The problem - A letter-for-letter copy of the listing is required, with no pictures in it.

Exercise data -
• • • • • • •

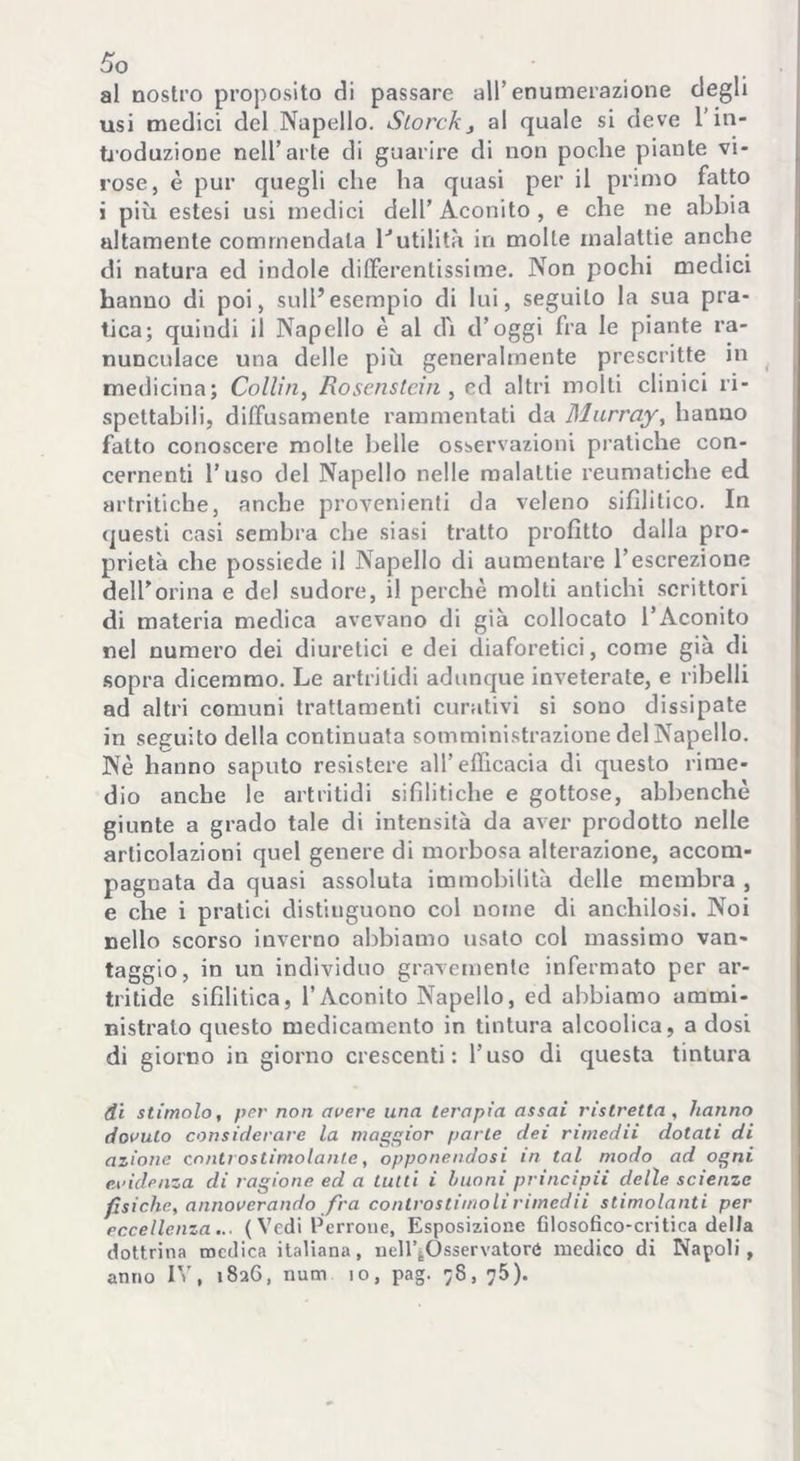 50

al nostro proposito di passare all'enumerazione degli usi medici del Napello. Storck, al quale si deve l'introduzione nell'arte di guarire di non poche piante virose, è pur quegli che ha quasi per il primo fatto i più estesi usi medici dell'Aconito, e che ne abbia altamente commendata l'utilità in molte malattie anche di natura ed indole differentissime. Non pochi medici hanno di poi, sull'esempio di lui, seguito la sua pratica; quindi il Napello è al dì d'oggi fra le piante ranunculace una delle più generalmente prescritte in medicina; Collin, Rosenstein, ed altri molti clinici rispettabili, diffusamente rammentati da Murray, hanno fatto conoscere molte belle osservazioni pratiche concernenti l'uso del Napello nelle malattie reumatiche ed artritiche, anche provenienti da veleno sifilitico. In questi casi sembra che siasi tratto profitto dalla proprietà che possiede il Napello di aumentare l'escrezione dell'orina e del sudore, il perchè molti antichi scrittori di materia medica avevano di già collocato l'Aconito nel numero dei diuretici e dei diaforetici, come già di sopra dicemmo. Le artritidi adunque inveterate, e ribelli ad altri comuni trattamenti curativi si sono dissipate in seguito della continuata somministrazione del Napello. Nè hanno saputo resistere all'efficacia di questo rimedio anche le artritidi sifilitiche e gottose, abbenchè giunte a grado tale di intensità da aver prodotto nelle articolazioni quel genere di morbosa alterazione, accompagnata da quasi assoluta immobilità delle membra, e che i pratici distinguono col nome di anchilosi. Noi nello scorso inverno abbiamo usato col massimo vantaggio, in un individuo gravemente infermato per artritide sifilitica, l'Aconito Napello, ed abbiamo amministrato questo medicamento in tintura alcoolica, a dosi di giorno in giorno crescenti: l'uso di questa tintura

di stimolo, per non avere una terapia assai ristretta, hanno dovuto considerare la maggior parte dei rimedii dotati di azione controstimolante, opponendosi in tal modo ad ogni evidenza di ragione ed a tutti i buoni principii delle scienze fisiche, annoverando fra controstimoli rimedii stimolanti per eccellenza... (Vedi Perrone, Esposizione filosofico-critica della dottrina medica italiana, nell'Osservatore medico di Napoli, anno IV, 1826, num. 10, pag. 78, 75).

• • • • • • •

Solution for this task -
 50

al nostro proposito di passare all'enumerazione degli usi medici del Napello. Storck, al quale si deve l'introduzione nell'arte di guarire di non poche piante virose, è pur quegli che ha quasi per il primo fatto i più estesi usi medici dell'Aconito, e che ne abbia altamente commendata l'utilità in molte malattie anche di natura ed indole differentissime. Non pochi medici hanno di poi, sull'esempio di lui, seguito la sua pratica; quindi il Napello è al dì d'oggi fra le piante ranunculace una delle più generalmente prescritte in medicina; Collin, Rosenstein, ed altri molti clinici rispettabili, diffusamente rammentati da Murray, hanno fatto conoscere molte belle osservazioni pratiche concernenti l'uso del Napello nelle malattie reumatiche ed artritiche, anche provenienti da veleno sifilitico. In questi casi sembra che siasi tratto profitto dalla proprietà che possiede il Napello di aumentare l'escrezione dell'orina e del sudore, il perchè molti antichi scrittori di materia medica avevano di già collocato l'Aconito nel numero dei diuretici e dei diaforetici, come già di sopra dicemmo. Le artritidi adunque inveterate, e ribelli ad altri comuni trattamenti curativi si sono dissipate in seguito della continuata somministrazione del Napello. Nè hanno saputo resistere all'efficacia di questo rimedio anche le artritidi sifilitiche e gottose, abbenchè giunte a grado tale di intensità da aver prodotto nelle articolazioni quel genere di morbosa alterazione, accompagnata da quasi assoluta immobilità delle membra, e che i pratici distinguono col nome di anchilosi. Noi nello scorso inverno abbiamo usato col massimo vantaggio, in un individuo gravemente infermato per artritide sifilitica, l'Aconito Napello, ed abbiamo amministrato questo medicamento in tintura alcoolica, a dosi di giorno in giorno crescenti: l'uso di questa tintura

di stimolo, per non avere una terapia assai ristretta, hanno dovuto considerare la maggior parte dei rimedii dotati di azione controstimolante, opponendosi in tal modo ad ogni evidenza di ragione ed a tutti i buoni principii delle scienze fisiche, annoverando fra controstimoli rimedii stimolanti per eccellenza... (Vedi Perrone, Esposizione filosofico-critica della dottrina medica italiana, nell'Osservatore medico di Napoli, anno IV, 1826, num. 10, pag. 78, 75).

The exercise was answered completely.